**EXERCISE GOAL**
Retype the part of the listing that opens with the line containing "How does point" and runs through the end of the listing, keeping every line the same.

==== DATA ====

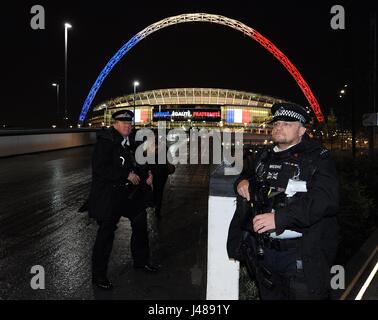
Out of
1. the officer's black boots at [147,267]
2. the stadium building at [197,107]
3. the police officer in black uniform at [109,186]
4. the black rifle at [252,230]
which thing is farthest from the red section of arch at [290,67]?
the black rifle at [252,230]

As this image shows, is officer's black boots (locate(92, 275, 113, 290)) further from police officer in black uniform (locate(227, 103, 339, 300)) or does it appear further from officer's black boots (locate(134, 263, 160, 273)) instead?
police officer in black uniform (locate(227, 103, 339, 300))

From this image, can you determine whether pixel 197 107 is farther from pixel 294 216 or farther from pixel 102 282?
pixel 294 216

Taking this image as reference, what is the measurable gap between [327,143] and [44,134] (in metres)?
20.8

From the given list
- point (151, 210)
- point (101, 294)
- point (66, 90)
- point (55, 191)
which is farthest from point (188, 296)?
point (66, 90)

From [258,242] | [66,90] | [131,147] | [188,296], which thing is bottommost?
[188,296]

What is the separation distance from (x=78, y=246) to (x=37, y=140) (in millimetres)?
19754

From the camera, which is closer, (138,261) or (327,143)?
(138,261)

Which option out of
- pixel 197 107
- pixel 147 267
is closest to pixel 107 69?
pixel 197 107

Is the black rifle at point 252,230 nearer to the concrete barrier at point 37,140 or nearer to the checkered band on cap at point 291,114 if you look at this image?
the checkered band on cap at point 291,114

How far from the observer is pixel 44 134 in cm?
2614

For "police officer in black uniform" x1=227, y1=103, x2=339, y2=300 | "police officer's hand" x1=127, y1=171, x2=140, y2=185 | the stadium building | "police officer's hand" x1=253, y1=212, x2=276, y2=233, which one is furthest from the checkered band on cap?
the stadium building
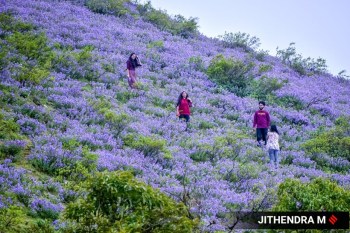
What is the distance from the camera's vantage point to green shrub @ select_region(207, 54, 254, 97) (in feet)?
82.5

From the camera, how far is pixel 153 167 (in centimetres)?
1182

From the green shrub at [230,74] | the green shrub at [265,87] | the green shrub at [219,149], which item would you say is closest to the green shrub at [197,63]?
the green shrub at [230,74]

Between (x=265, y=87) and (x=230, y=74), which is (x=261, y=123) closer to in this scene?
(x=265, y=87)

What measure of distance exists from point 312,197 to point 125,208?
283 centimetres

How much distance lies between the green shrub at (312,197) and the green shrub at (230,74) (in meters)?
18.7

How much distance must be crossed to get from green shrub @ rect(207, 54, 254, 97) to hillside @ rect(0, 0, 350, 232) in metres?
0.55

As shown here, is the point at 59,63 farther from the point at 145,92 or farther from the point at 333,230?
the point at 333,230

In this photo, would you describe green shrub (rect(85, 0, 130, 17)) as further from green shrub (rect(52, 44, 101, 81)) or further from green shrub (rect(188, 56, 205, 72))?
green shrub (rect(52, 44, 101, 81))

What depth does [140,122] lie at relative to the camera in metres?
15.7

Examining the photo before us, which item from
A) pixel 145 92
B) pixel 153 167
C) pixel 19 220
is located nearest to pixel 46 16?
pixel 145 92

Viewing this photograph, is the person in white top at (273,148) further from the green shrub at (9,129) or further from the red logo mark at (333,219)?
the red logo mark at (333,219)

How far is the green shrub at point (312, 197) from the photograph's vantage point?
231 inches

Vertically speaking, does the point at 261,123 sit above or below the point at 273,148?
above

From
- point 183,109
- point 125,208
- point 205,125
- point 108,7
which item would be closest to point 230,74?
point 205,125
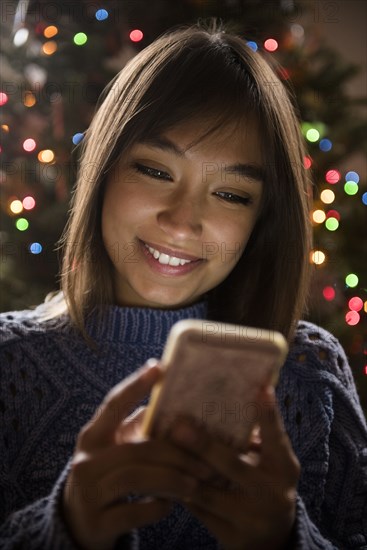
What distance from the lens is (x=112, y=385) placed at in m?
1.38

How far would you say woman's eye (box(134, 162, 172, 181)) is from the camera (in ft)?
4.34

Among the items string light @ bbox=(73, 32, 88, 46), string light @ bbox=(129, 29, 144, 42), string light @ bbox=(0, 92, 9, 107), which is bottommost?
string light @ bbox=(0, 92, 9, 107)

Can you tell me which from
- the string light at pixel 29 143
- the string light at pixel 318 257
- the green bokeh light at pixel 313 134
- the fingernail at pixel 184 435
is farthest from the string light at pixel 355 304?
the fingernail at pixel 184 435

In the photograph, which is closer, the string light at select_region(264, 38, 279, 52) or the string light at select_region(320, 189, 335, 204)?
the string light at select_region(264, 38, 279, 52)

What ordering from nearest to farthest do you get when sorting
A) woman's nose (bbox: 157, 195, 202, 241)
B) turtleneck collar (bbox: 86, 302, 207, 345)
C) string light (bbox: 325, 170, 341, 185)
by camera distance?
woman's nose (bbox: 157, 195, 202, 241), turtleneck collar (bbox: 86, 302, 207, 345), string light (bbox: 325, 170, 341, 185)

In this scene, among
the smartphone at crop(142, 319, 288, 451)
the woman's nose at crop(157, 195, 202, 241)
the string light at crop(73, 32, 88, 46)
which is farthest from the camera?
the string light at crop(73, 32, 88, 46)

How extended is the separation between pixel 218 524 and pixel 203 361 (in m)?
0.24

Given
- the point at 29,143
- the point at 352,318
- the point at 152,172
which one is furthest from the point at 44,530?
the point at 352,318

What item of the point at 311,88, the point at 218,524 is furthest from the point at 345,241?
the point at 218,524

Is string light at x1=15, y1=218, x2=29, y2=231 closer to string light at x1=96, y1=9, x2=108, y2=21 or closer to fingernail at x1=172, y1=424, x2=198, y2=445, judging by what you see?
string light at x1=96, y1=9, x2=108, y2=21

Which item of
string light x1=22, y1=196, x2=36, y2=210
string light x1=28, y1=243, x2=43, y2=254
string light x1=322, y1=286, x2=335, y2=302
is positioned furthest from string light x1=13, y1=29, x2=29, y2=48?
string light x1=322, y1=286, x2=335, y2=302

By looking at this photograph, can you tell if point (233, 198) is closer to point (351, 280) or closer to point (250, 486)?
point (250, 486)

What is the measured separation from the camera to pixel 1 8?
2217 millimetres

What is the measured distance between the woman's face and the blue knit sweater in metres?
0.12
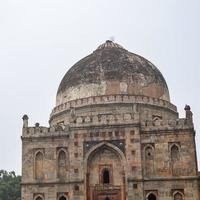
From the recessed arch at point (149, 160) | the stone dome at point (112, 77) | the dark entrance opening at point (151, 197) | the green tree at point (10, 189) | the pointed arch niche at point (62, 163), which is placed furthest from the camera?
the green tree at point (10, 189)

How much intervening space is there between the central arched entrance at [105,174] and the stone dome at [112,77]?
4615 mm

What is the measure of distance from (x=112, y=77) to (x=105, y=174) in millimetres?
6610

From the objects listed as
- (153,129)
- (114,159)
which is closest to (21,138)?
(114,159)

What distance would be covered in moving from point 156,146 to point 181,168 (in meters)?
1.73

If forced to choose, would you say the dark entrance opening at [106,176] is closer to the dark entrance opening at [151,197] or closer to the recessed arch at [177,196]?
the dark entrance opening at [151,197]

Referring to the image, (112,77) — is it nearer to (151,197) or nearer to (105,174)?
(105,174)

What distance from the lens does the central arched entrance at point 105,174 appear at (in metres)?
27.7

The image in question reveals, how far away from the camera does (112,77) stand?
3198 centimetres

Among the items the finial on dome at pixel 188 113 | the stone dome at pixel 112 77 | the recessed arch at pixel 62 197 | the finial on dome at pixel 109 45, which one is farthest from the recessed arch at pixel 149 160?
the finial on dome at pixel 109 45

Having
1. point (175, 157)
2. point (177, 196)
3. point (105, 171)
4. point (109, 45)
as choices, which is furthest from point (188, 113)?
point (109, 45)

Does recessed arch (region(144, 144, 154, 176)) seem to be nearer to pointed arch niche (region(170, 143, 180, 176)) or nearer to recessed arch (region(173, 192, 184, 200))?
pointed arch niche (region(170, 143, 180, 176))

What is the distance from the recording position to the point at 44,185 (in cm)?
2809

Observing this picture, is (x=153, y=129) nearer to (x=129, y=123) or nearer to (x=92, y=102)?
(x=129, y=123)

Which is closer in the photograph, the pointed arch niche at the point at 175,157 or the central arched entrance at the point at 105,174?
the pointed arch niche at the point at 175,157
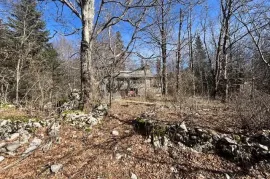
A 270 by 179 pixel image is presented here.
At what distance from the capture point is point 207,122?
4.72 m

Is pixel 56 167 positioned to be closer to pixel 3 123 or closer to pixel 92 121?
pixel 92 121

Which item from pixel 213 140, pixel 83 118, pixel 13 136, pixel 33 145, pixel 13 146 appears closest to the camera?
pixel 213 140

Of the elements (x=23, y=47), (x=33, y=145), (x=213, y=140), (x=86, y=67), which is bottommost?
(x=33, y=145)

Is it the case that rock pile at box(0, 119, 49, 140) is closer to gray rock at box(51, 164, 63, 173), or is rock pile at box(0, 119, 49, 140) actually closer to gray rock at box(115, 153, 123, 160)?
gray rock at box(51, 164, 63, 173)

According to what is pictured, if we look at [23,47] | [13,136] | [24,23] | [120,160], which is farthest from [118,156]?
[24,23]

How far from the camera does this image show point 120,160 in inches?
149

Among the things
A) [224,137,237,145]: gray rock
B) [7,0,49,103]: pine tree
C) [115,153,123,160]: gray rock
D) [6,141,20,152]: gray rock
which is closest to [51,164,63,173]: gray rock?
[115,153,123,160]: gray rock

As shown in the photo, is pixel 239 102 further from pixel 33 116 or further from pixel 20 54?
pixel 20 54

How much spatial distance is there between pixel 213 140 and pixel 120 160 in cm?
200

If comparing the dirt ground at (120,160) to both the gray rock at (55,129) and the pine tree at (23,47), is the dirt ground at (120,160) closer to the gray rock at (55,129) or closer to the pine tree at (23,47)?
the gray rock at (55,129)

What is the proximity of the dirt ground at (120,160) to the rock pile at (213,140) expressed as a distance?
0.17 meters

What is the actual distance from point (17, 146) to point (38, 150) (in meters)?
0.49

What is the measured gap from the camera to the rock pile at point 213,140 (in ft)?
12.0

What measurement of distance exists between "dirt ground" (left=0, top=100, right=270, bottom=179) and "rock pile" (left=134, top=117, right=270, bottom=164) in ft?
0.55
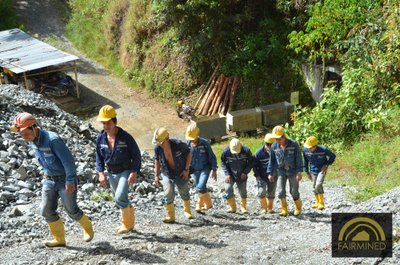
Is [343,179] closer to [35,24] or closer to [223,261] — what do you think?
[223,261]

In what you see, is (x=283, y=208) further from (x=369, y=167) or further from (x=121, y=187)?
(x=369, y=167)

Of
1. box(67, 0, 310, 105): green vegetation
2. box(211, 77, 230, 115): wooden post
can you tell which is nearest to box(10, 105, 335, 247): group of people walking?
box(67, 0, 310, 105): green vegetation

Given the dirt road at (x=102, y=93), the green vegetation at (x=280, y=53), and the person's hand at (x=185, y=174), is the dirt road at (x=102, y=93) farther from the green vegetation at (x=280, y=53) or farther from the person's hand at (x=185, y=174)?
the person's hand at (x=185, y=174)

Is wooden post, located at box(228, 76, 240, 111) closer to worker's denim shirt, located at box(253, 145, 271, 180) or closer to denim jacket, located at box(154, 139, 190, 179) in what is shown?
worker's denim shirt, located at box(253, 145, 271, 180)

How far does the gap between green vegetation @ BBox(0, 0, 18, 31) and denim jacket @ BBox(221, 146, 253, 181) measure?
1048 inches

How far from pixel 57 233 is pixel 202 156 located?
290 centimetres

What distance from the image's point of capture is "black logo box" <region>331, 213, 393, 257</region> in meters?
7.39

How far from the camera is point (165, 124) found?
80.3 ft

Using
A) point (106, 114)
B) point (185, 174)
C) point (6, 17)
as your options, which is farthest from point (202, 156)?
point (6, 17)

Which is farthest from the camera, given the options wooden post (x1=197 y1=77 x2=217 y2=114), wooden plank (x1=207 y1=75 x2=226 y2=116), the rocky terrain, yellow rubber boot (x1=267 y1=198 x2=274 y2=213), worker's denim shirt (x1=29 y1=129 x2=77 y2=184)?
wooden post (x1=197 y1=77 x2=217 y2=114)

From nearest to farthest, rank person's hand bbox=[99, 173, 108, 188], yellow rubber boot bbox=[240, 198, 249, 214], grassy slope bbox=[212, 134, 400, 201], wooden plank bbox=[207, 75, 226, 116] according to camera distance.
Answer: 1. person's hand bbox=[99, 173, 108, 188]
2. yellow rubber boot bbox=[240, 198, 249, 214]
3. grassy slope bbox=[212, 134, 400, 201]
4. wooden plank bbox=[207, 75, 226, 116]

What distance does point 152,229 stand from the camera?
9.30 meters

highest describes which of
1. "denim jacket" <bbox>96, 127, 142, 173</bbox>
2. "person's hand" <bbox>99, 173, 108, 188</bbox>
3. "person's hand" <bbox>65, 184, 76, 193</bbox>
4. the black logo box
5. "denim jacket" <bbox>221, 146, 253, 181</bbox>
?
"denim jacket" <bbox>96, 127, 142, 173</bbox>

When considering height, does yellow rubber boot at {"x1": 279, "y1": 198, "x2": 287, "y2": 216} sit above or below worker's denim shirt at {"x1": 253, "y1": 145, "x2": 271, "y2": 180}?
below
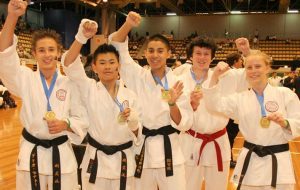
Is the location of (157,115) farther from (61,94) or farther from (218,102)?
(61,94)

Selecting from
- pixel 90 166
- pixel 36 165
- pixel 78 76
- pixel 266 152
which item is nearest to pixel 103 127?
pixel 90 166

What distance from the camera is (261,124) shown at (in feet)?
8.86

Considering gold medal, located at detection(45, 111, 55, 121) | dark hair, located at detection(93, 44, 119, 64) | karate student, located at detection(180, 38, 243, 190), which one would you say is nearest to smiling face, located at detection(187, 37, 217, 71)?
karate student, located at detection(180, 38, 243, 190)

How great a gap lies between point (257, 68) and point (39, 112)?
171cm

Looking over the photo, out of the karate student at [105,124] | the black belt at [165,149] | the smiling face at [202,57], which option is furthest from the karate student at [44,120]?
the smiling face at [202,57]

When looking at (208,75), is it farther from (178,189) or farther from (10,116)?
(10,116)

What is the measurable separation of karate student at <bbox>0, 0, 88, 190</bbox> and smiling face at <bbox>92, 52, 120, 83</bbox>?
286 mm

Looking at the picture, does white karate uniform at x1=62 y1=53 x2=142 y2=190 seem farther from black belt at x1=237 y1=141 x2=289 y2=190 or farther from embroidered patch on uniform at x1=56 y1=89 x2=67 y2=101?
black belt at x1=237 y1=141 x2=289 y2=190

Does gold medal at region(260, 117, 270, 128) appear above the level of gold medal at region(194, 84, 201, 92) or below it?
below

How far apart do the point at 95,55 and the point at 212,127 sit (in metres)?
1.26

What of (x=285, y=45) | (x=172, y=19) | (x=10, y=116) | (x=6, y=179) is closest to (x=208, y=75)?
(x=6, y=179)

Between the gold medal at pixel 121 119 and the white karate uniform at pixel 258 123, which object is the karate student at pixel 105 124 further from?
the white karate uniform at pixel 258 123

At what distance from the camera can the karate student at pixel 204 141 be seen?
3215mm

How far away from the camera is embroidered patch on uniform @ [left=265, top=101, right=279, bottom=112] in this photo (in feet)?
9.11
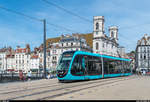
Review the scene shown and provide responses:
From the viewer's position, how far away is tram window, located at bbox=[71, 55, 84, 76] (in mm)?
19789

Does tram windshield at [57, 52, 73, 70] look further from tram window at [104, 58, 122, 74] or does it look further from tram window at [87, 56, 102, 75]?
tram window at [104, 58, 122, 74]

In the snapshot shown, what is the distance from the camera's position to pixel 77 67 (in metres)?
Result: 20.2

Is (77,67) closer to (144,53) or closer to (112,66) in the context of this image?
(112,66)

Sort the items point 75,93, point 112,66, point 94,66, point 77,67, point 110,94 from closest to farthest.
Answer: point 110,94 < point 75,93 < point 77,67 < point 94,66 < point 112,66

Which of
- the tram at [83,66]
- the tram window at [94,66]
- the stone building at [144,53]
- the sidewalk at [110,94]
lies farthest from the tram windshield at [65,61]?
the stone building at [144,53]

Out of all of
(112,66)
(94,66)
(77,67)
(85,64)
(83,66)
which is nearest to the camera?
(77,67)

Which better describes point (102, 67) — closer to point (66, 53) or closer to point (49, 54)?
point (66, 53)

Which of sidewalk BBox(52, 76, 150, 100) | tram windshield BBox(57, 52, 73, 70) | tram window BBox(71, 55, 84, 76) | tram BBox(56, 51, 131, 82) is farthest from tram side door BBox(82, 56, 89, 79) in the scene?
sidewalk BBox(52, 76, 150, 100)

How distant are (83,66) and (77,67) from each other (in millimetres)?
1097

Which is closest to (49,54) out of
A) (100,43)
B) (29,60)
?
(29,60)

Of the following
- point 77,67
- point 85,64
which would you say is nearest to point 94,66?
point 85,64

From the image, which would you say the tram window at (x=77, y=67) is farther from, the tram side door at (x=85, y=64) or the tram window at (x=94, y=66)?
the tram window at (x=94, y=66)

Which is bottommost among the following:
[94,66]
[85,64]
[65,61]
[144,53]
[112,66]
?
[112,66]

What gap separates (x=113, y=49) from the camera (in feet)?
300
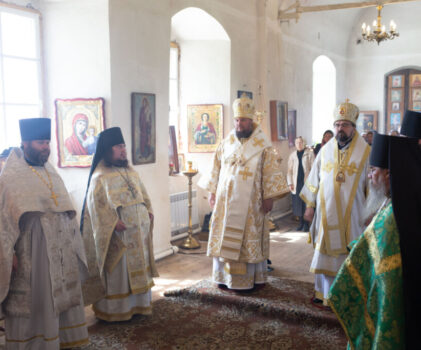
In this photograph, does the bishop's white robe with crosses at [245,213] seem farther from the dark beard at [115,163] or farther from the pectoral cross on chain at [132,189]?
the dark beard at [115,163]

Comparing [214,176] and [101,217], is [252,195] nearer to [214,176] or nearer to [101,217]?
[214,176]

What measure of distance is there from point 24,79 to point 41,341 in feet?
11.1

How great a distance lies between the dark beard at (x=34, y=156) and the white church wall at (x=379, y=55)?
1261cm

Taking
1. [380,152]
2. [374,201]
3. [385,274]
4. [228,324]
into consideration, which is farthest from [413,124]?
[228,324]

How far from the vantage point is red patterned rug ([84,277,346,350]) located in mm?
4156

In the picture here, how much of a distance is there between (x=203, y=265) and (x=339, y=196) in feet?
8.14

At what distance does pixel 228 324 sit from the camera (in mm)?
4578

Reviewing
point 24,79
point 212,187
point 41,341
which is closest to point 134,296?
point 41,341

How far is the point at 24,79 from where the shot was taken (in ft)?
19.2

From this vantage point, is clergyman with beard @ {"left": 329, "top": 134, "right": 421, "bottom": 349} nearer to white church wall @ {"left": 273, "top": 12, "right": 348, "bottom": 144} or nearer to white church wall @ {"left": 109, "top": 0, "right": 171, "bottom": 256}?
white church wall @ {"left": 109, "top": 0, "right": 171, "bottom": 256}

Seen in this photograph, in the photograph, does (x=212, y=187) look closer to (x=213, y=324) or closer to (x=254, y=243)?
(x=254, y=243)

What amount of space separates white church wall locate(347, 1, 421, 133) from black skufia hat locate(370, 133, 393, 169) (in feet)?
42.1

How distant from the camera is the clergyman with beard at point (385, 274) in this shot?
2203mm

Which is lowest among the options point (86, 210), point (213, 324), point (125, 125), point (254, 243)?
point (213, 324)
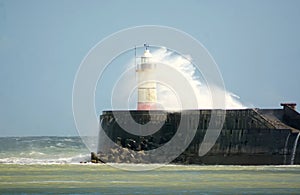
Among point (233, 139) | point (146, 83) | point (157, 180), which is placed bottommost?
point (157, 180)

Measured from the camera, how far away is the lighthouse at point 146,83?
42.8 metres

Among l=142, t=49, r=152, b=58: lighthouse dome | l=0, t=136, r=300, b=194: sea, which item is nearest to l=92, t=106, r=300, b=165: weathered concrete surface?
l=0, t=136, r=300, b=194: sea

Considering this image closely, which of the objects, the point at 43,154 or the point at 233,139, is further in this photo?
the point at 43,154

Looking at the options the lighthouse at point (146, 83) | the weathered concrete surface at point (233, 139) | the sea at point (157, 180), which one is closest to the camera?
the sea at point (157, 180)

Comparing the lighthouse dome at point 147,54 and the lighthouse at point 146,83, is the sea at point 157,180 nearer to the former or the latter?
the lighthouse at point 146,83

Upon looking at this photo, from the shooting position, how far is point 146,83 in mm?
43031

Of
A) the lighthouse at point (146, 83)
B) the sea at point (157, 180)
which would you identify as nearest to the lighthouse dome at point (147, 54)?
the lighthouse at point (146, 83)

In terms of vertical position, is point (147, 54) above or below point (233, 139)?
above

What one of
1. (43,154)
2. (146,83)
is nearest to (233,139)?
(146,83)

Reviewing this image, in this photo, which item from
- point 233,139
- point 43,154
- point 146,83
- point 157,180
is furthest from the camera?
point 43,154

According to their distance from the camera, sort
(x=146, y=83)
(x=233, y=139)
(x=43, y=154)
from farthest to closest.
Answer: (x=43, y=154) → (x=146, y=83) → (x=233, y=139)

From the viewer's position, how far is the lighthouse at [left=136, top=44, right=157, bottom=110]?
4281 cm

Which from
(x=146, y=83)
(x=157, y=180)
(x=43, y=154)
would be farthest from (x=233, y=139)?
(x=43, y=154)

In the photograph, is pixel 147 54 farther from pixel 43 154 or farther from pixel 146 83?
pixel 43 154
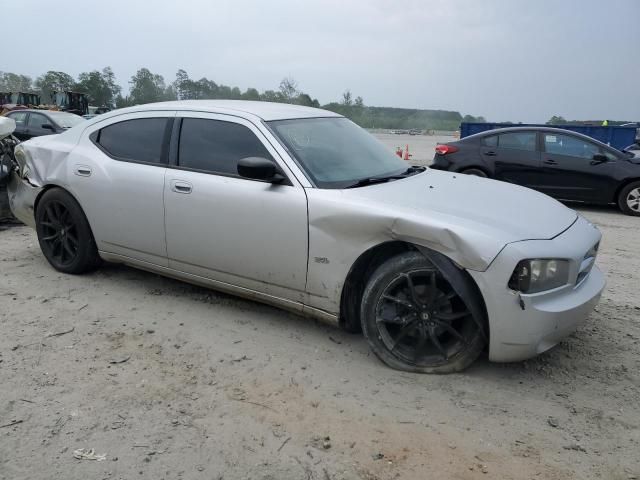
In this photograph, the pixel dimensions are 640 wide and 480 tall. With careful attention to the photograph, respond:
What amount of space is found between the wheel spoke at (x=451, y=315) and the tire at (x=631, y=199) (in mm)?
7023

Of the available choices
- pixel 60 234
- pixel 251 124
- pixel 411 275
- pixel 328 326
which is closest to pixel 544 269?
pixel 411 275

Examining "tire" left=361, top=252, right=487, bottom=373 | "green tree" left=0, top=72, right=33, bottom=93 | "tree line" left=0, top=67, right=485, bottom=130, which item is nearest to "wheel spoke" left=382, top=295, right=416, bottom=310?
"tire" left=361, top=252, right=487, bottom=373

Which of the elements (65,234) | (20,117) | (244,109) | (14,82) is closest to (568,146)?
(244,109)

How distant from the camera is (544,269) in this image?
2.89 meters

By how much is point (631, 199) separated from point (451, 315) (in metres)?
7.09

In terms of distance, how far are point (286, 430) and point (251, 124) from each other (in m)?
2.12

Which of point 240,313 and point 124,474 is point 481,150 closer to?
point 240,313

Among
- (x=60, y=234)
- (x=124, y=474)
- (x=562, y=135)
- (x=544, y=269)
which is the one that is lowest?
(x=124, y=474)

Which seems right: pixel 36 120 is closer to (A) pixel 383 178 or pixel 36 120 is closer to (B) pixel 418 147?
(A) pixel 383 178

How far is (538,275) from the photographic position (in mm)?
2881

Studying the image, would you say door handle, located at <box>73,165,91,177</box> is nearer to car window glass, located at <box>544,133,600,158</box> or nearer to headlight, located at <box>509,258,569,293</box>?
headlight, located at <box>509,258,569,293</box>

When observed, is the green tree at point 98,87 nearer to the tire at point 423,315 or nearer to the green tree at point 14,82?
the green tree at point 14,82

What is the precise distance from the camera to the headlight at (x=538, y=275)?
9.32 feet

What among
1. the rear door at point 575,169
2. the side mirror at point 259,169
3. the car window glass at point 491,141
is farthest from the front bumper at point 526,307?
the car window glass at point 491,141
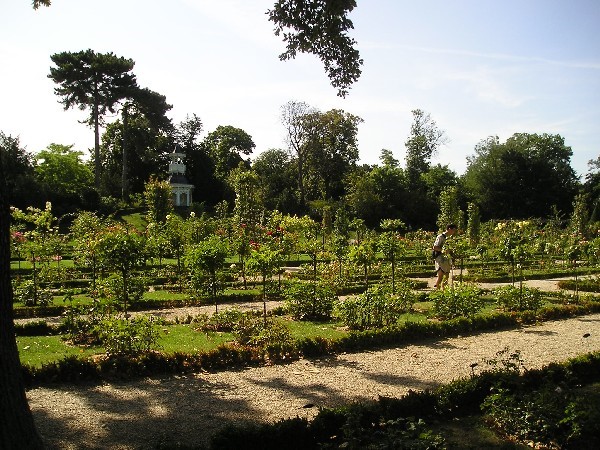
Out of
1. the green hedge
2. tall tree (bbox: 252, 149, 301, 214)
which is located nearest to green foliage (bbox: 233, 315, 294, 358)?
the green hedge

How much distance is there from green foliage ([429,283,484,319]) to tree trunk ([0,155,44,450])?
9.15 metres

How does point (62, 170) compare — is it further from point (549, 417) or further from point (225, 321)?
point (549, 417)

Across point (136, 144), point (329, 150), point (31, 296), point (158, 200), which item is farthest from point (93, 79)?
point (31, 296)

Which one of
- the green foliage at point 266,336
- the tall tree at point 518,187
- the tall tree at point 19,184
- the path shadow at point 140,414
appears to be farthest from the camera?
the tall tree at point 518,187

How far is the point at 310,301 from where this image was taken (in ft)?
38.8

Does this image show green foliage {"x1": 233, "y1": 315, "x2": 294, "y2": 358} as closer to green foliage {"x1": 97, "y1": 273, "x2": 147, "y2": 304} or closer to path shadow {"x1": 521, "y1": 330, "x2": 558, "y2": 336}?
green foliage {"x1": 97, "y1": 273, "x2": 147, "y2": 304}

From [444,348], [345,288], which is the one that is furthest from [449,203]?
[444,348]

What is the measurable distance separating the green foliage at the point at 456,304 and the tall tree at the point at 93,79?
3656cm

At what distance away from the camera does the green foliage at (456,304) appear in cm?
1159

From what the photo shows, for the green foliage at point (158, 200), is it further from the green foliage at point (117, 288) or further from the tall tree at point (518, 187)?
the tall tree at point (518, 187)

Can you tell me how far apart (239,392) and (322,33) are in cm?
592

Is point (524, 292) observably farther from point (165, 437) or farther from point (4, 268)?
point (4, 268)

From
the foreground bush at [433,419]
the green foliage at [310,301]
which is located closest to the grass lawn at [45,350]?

====

**REPLY**
How does point (62, 170) compare — is it further from point (549, 417) or further from point (225, 321)?
point (549, 417)

Across point (136, 144), point (329, 150), point (31, 296), point (158, 200), which item is farthest from point (93, 79)?
point (31, 296)

Which one of
- the green foliage at point 266,336
- the tall tree at point 518,187
- the tall tree at point 19,184
- the path shadow at point 140,414
appears to be farthest from the camera?
the tall tree at point 518,187

How far is the point at 310,301 from where this image was taken (in ft)?
38.8

Does this image show green foliage {"x1": 233, "y1": 315, "x2": 294, "y2": 358} as closer to green foliage {"x1": 97, "y1": 273, "x2": 147, "y2": 304} or closer to path shadow {"x1": 521, "y1": 330, "x2": 558, "y2": 336}?
green foliage {"x1": 97, "y1": 273, "x2": 147, "y2": 304}

From [444,348], [345,288], which is the one that is furthest from [449,203]?
[444,348]

What is the measurable distance separating the green foliage at the point at 456,304 and the tall tree at the point at 93,79?
3656cm

At what distance away from the camera does the green foliage at (456,304) appear in cm?
1159

From what the photo shows, for the green foliage at point (158, 200), is it further from the green foliage at point (117, 288) or further from the tall tree at point (518, 187)?
the tall tree at point (518, 187)

Can you tell me how far apart (239,392) and (322,33) are in cm?
592

Is point (524, 292) observably farther from point (165, 437) or farther from point (4, 268)?
point (4, 268)

From
the foreground bush at [433,419]
the green foliage at [310,301]
which is located closest to the grass lawn at [45,350]?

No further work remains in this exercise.